## About this task
Translate this sentence from the Redis Cluster failover bug report into Spanish: "Looks like it tries to connect to failed master node."

## Excerpted passage
TTL timeout exception during failover scenario

Hey there,

TTL timeout exception occurs during failover scenario. Looks like it tries to connect to failed master node.

This is possible duplicate of https://github.com/Grokzen/redis-py-cluster/issues/274 Please manage it yourself whether to close this or reopen that. I've put the same comment to that issue...

Scenario

Env

Linux OS
Redis Cluster: 3 master + 3 slave nodes that runs via Docker-Compose locally
python 3.6.10
redis-py version: 3.5.3
redis-py-cluster: 2.0.99 (the latest one, RC1)

Steps to reproduce

Start pretty dumb python script (see the archive in the attachment) which connects to Redis Cluster and sends and gets random messages infinitely: python rediscluster_failover_test.py
Wait a bit (15-30 seconds)
Stop one of masters in the Redis Cluster via docker-compose -f docker-compose-rediscluster.yaml stop redis-node-<master id>
Make sure your Redis Cluster turns one of slaves to master and RedisCluster status is OK

Expected result

Script keeps going

Actual result

Script gets stuck and exception is raised after a while: rediscluster.exceptions.ClusterError: TTL exhausted Internally it catches ConnectionError 16 times and then ClusterError: TTL

Additional Notes

Find the docker-compose redis cluster is in the attached archive as well.

Script sample output:

$ python rediscluster_failover_test.py                                 
Set key: 810b9260-7c38-42d9-845f-88f15f21750b with value rpzzetbihsgksyqycoznaqiqkkpurtoqrlxlfmofzwkpfyrzrltzhkkdvjxeoxtsc
Get key: 810b9260-7c38-42d9-845f-88f15f21750b :: Value = rpzzetbihsgksyqycoznaqiqkkpurtoqrlxlfmofzwkpfyrzrltzhkkdvjxeoxtsc
Set key: c07fb565-40c1-485c-8fdd-c8236bf21724 with value ztckhwermcsxkcycoyfzoawotimvitrjayolfuodeqmmd
Get key: c07fb565-40c1-485c-8fdd-c8236bf21724 :: Value = ztckhwermcsxkcycoyfzoawotimvitrjayolfuodeqmmd
Set key: 3ca32b14-cc0d-4b25-9ad6-00e7777f15c5 with value wshjjimrfsfuzdclnxdrboifpuixcicssxxmafsllkfignmjaxzbjzurtvdzsdrqeiqviaqiqiahpagrignxjglsndqlxkccphuzkblszyephyzp
Get key: 3ca32b14-cc0d-4b25-9ad6-00e7777f15c5 :: Value = wshjjimrfsfuzdclnxdrboifpuixcicssxxmafsllkfignmjaxzbjzurtvdzsdrqeiqviaqiqiahpagrignxjglsndqlxkccphuzkblszyephyzp
Traceback (most recent call last):
  File "rediscluster_failover_test.py", line 25, in <module>
    rc.set(key, msg)
  File "/home/venv/lib/python3.6/site-packages/redis/client.py", line 1801, in set
    return self.execute_command('SET', *pieces)
  File "/home/venv/lib/python3.6/site-packages/rediscluster/client.py", line 531, in execute_command
    return self._execute_command(*args, **kwargs)
  File "/home/venv/lib/python3.6/site-packages/rediscluster/client.py", line 652, in _execute_command
    raise ClusterError('TTL exhausted.')
rediscluster.exceptions.ClusterError: TTL exhausted.

Using the same env with the same dumb script logic with the same scenario but with another library (ioredis with node.js) works like a charm.

## Information provided
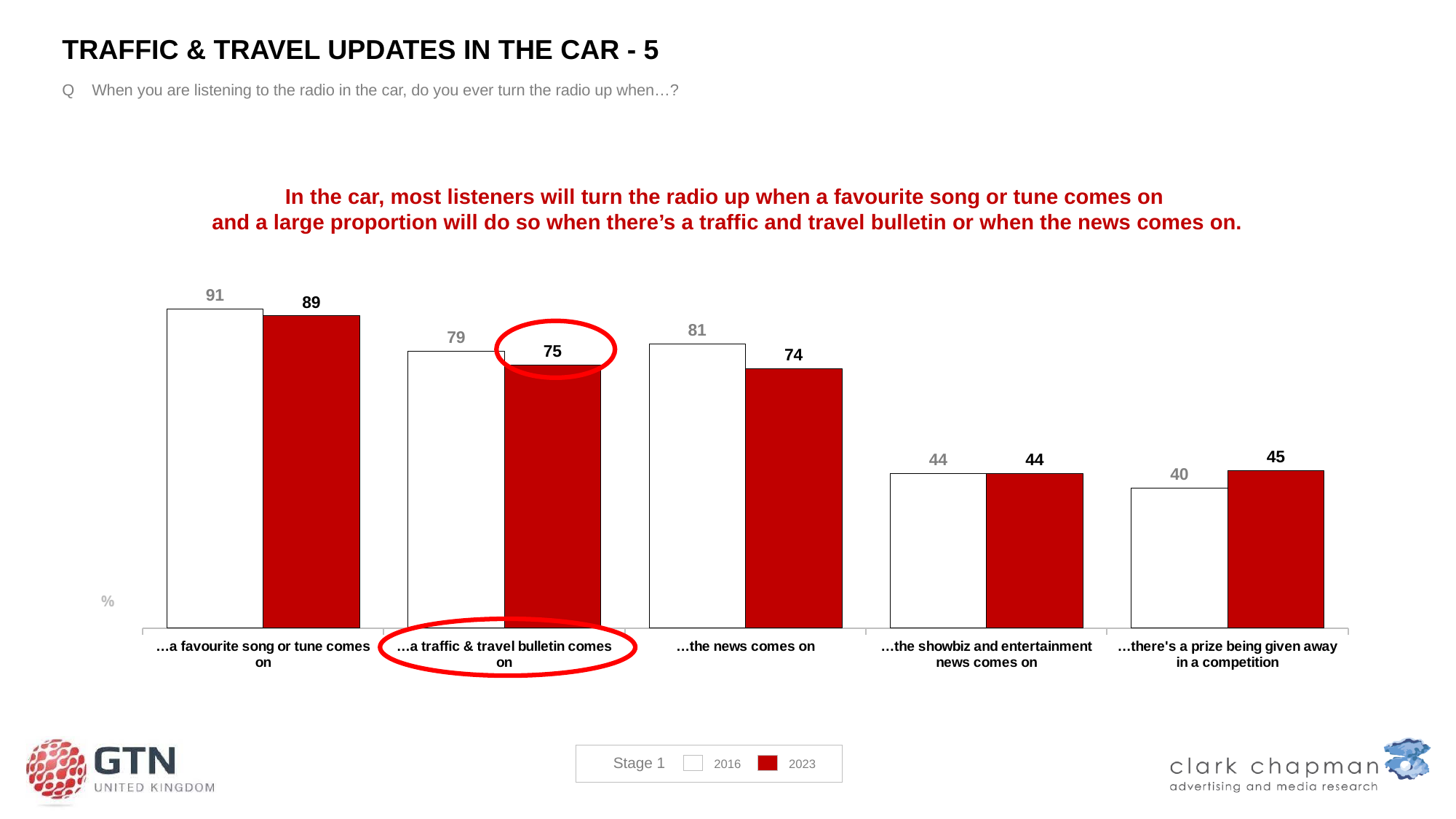
Which is larger for '…a favourite song or tune comes on': the 2016 value or the 2023 value? 2016 Which colour represents the 2023 series in the legend? Red Which category has the highest 2023 value? …a favourite song or tune comes on What is the 2023 value for '…there's a prize being given away in a competition'? 45 How many categories are shown on the x axis? 5 How many series does the legend list? 2 What kind of chart is shown on the slide? Bar chart What is the difference between the 2016 and 2023 values for '…the news comes on'? 7 Which category has the lowest 2016 value? …there's a prize being given away in a competition What is the 2016 value for '…the news comes on'? 81 What is the 2023 value for '…a traffic & travel bulletin comes on'? 75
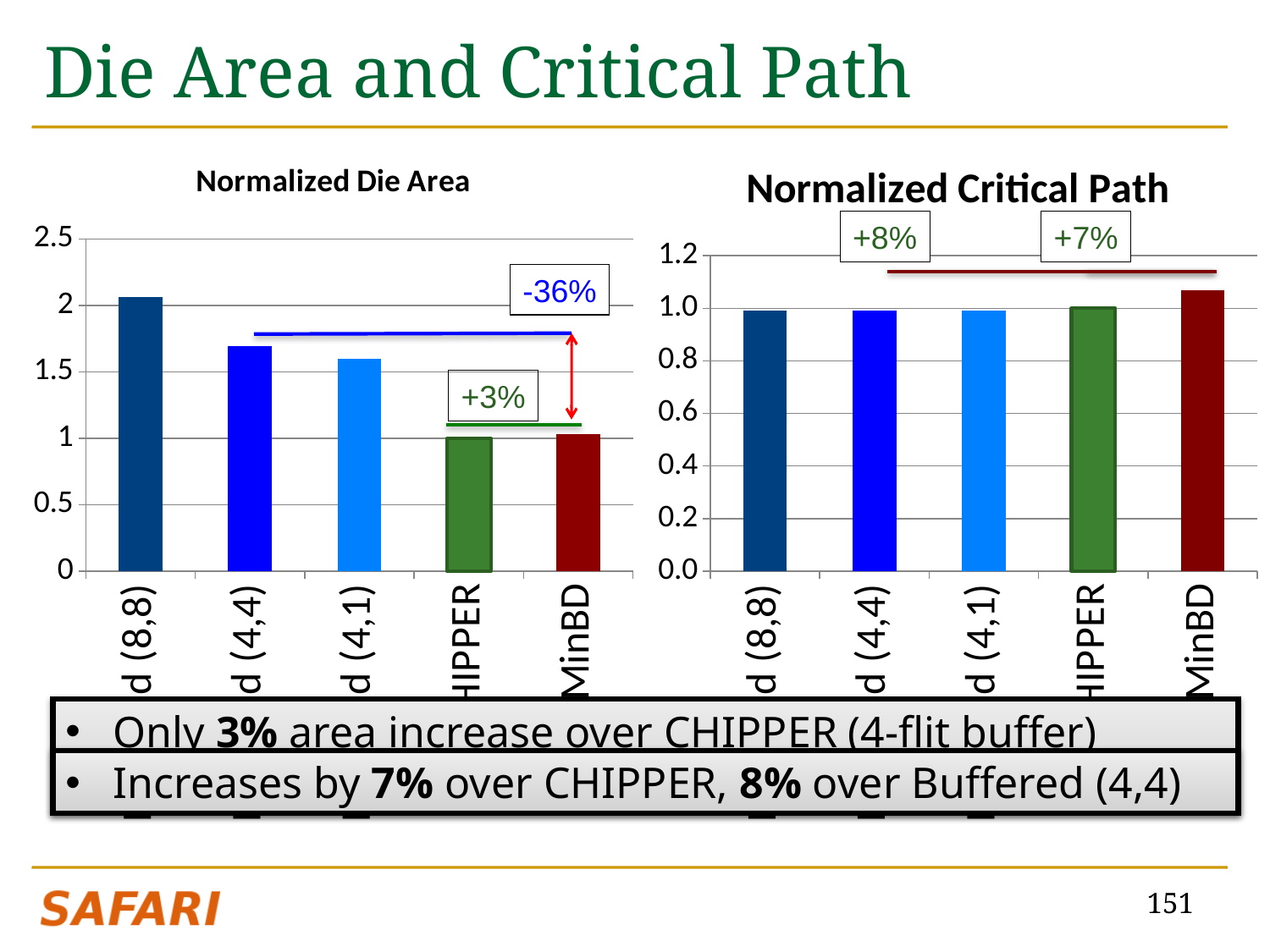
In the Normalized Critical Path chart, is the value for CHIPPER greater or less than 0.8? greater What kind of chart is the Normalized Die Area chart? bar chart In the Normalized Die Area chart, what percentage is shown in the annotation above the MinBD bar comparing it to CHIPPER? +3% How many bars are plotted in the Normalized Critical Path chart? 5 In the Normalized Die Area chart, is the value for MinBD greater or less than 1.5? less In the Normalized Die Area chart, is the value for CHIPPER greater or less than 1.5? less In the Normalized Die Area chart, what percentage is shown in the blue annotation box at the top right? -36% In the Normalized Die Area chart, which of CHIPPER and MinBD has the larger value? MinBD What is the title of the chart on the right side of the slide? Normalized Critical Path In the Normalized Critical Path chart, which category has the highest value? MinBD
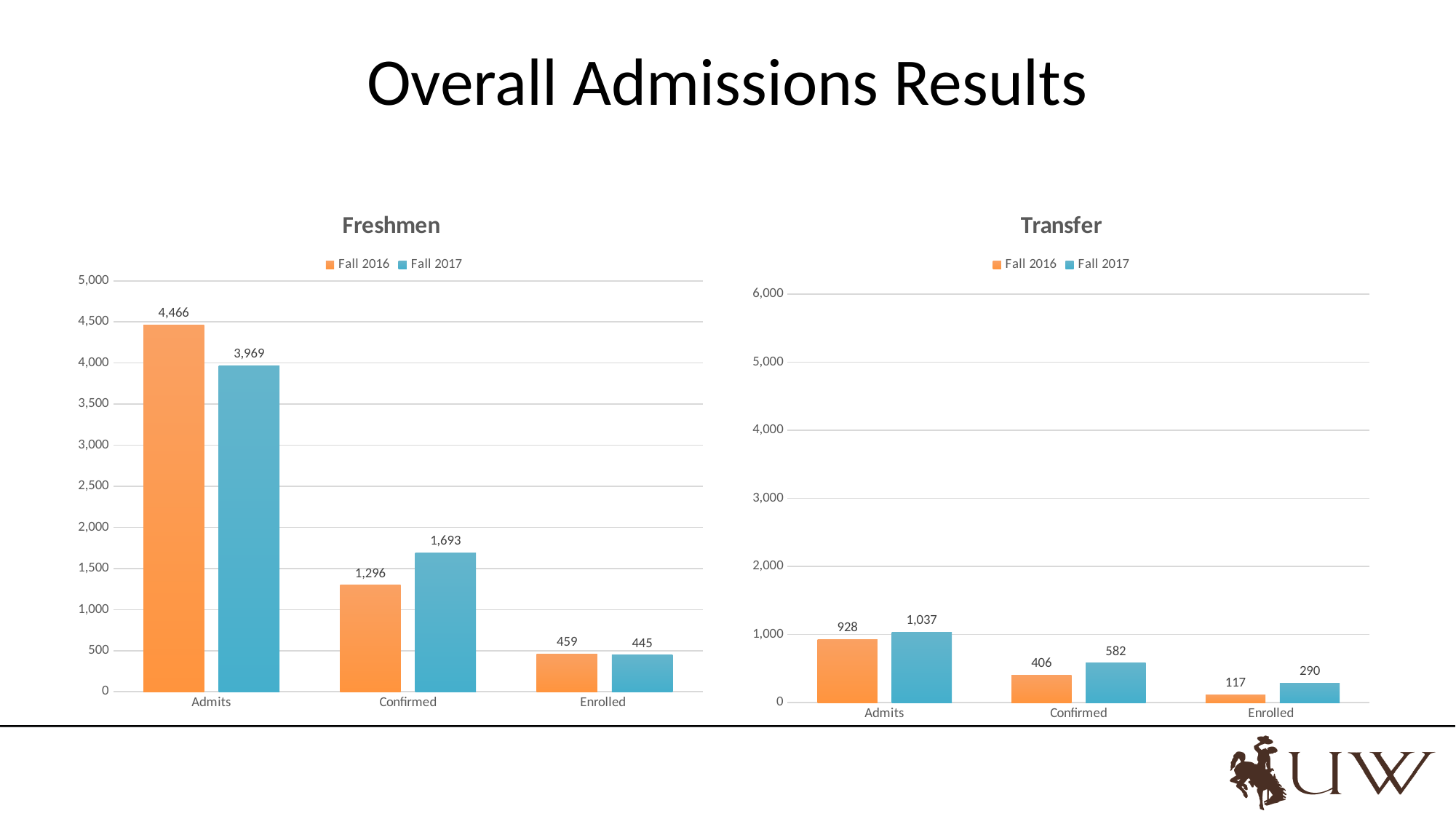
How many categories are shown on the x axis of the Freshmen chart? 3 What kind of chart is the Transfer chart? Bar chart In the Transfer chart, what is the Fall 2017 value for Admits? 1,037 In the Freshmen chart, which is larger for Enrolled: Fall 2016 or Fall 2017? Fall 2016 In the Freshmen chart, which category has the highest Fall 2017 value? Admits In the Freshmen chart, what is the difference between the Fall 2016 and Fall 2017 values for Admits? 497 How many series does the legend of the Transfer chart list? 2 In the Freshmen chart, what is the Fall 2017 value for Confirmed? 1,693 In the Transfer chart, what is the Fall 2016 value for Enrolled? 117 In the Transfer chart, which category has the lowest Fall 2016 value? Enrolled In the Freshmen chart, what is the Fall 2016 value for Admits? 4,466 In the Transfer chart, what is the difference between the Fall 2017 and Fall 2016 values for Confirmed? 176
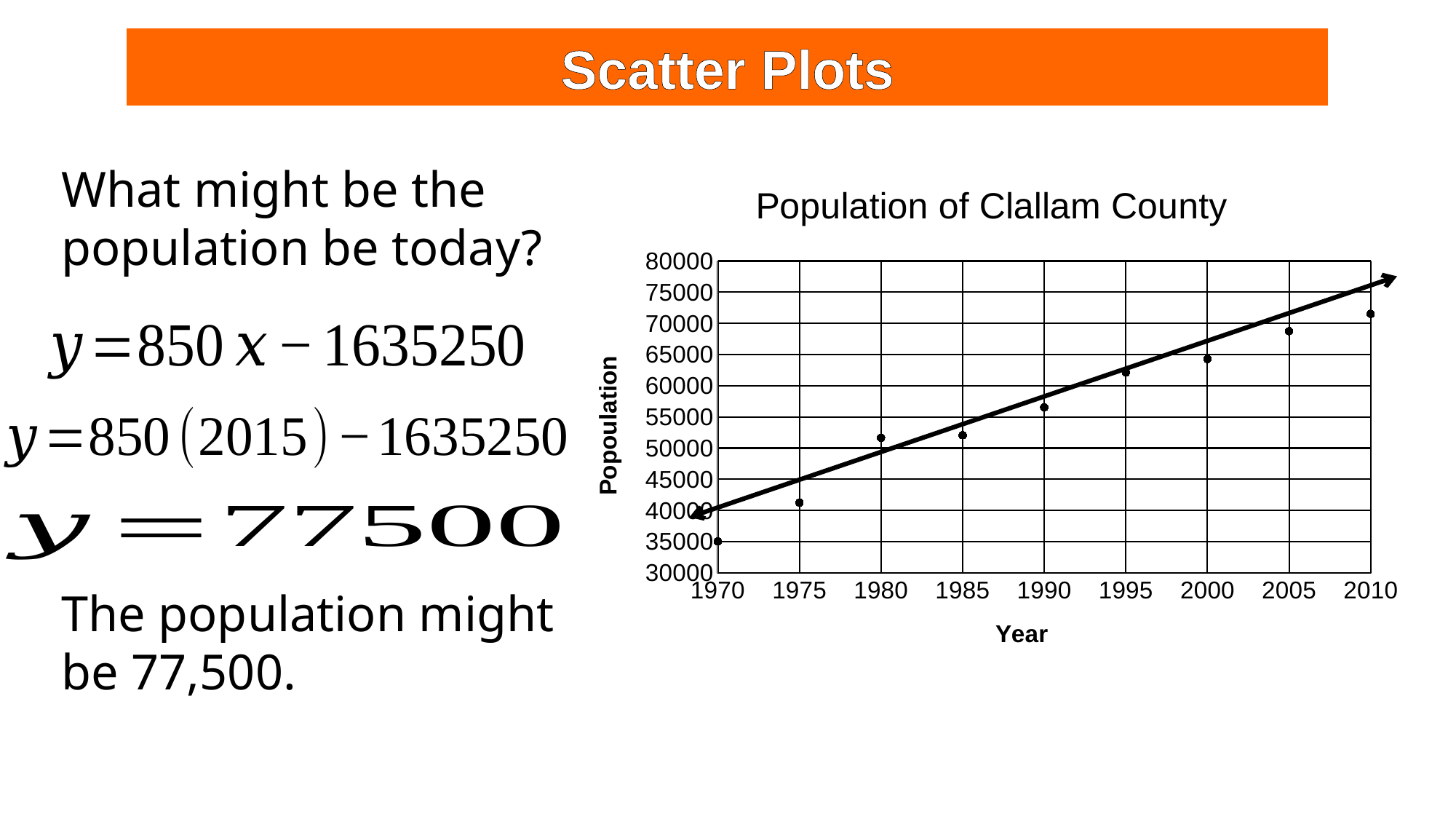
What is the title of the chart? Population of Clallam County Is the population value for 1995 greater or less than 60000? greater How many data points are plotted on the chart? 9 Which year has the lowest plotted population? 1970 What kind of chart is shown on the slide? scatter plot Is the population value for 1990 greater or less than 60000? less Is the population value for 2010 greater or less than 70000? greater Do the plotted population values rise or fall as the year increases? rise Which year has the larger plotted population, 2000 or 1980? 2000 What is the label of the x axis of the chart? Year Which year has the highest plotted population? 2010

## Task answer
Parece que intenta conectarse al nodo maestro que falló.